### Passage given

This is an obvious lead in for a troll thread.


----------



## BretE (Jan 24, 2008)

Guys....it was a joke....please keep up!....


----------



## Jacinto (Sep 14, 2013)

It was a joke playing off an earlier post that was NOT a joke : \ . Same line of discussion.


----------



## BretE (Jan 24, 2008)

Jacinto said:


> It was a joke playing off an earlier post that was NOT a joke : \ . Same line of discussion.


True.....but this one was at least funny.....


----------



## Major29 (Jun 19, 2011)

Its ok to hunt someone else's blind on public water, but the decent thing to do is leave a few teal tags in a Ziploc for the owner as your way of saying thanks.

Sent from my HTC One X using Tapatalk


----------



## Jacinto (Sep 14, 2013)

If you read your teal tags you'll see they're not transferable. Sure, they don't have your name, but the numbers on there can be traced back to you, and I wouldn't want to take that chance especially considering it's a federal thing.


----------



## WillieT (Aug 25, 2010)

Some people just don't get it. lol


----------



## Major29 (Jun 19, 2011)

######

→ What you will do: Using the forum thread, answer yes or no to whether each statement agrees with it, and quote the words that settle it: (a) Jacinto says teal tags can be handed over to another hunter. (b) Major29 suggests leaving teal tags in a Ziploc for the blind's owner. (c) Jacinto says the numbers on teal tags can be traced back to the person. The listing after this thread isn't needed.

### Raw data

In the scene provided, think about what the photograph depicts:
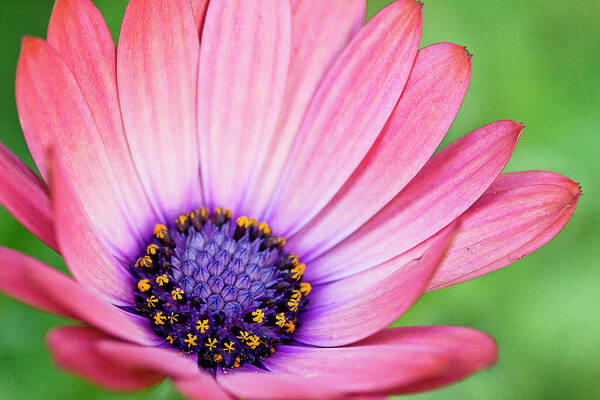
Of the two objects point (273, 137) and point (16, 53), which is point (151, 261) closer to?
point (273, 137)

######

→ Result for this exercise:
(a) No: "they're not transferable."
(b) Yes: "leave a few teal tags in a Ziploc for the owner"
(c) Yes: "the numbers on there can be traced back to you"